▶ _Task objective_: Quote verbatim the lines running from the one containing "From nearest to farthest, what order do" through the last line, both ends included.
──────── Records shown
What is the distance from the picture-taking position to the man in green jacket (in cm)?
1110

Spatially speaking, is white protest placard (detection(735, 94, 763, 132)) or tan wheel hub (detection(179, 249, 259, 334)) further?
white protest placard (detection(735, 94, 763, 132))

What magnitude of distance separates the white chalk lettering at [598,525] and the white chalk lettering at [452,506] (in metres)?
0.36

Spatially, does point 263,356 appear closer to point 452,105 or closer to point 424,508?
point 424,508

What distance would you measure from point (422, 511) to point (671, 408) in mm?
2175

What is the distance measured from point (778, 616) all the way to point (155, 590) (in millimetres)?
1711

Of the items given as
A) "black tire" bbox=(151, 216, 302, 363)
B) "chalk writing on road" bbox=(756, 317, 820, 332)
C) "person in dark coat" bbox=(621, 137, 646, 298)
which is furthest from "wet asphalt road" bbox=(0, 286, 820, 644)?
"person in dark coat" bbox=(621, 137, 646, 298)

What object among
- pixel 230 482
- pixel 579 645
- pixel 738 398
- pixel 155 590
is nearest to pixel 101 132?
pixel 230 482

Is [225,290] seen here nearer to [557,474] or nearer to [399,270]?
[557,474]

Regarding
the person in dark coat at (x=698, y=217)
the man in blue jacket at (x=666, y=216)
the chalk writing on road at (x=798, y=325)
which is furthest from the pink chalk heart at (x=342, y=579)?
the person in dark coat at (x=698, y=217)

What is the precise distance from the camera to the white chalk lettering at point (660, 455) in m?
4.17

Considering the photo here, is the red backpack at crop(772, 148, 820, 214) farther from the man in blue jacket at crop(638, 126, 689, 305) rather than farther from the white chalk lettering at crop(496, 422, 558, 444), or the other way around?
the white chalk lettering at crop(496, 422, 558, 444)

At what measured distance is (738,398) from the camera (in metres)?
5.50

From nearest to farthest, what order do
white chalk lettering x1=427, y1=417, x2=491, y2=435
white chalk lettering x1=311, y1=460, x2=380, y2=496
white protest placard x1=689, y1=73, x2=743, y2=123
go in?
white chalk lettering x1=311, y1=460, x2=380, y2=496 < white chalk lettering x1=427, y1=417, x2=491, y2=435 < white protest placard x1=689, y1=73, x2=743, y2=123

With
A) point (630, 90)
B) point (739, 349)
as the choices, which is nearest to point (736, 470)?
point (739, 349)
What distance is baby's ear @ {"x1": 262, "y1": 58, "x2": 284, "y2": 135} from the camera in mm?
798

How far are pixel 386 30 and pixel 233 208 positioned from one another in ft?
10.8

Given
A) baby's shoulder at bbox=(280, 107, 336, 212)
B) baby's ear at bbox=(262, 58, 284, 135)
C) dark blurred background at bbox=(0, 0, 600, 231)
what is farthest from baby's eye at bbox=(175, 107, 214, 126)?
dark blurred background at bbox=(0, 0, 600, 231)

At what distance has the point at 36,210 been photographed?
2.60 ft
────────────────
▶ _Exercise answer_:
From nearest to farthest, what order do
white chalk lettering x1=427, y1=417, x2=491, y2=435
white chalk lettering x1=311, y1=460, x2=380, y2=496
white protest placard x1=689, y1=73, x2=743, y2=123
go in?
white chalk lettering x1=311, y1=460, x2=380, y2=496 < white chalk lettering x1=427, y1=417, x2=491, y2=435 < white protest placard x1=689, y1=73, x2=743, y2=123

With
A) point (630, 90)
B) point (739, 349)
as the choices, which is nearest to point (736, 470)?
point (739, 349)
What distance is baby's ear @ {"x1": 262, "y1": 58, "x2": 284, "y2": 135} from the camera in mm?
798

How far are pixel 386 30 and pixel 233 208 positioned from one another in ft?
10.8

Given
A) baby's shoulder at bbox=(280, 107, 336, 212)
B) baby's ear at bbox=(262, 58, 284, 135)
C) dark blurred background at bbox=(0, 0, 600, 231)
what is farthest from baby's eye at bbox=(175, 107, 214, 126)?
dark blurred background at bbox=(0, 0, 600, 231)

At what distance has the point at 36,210 been photographed?
2.60 ft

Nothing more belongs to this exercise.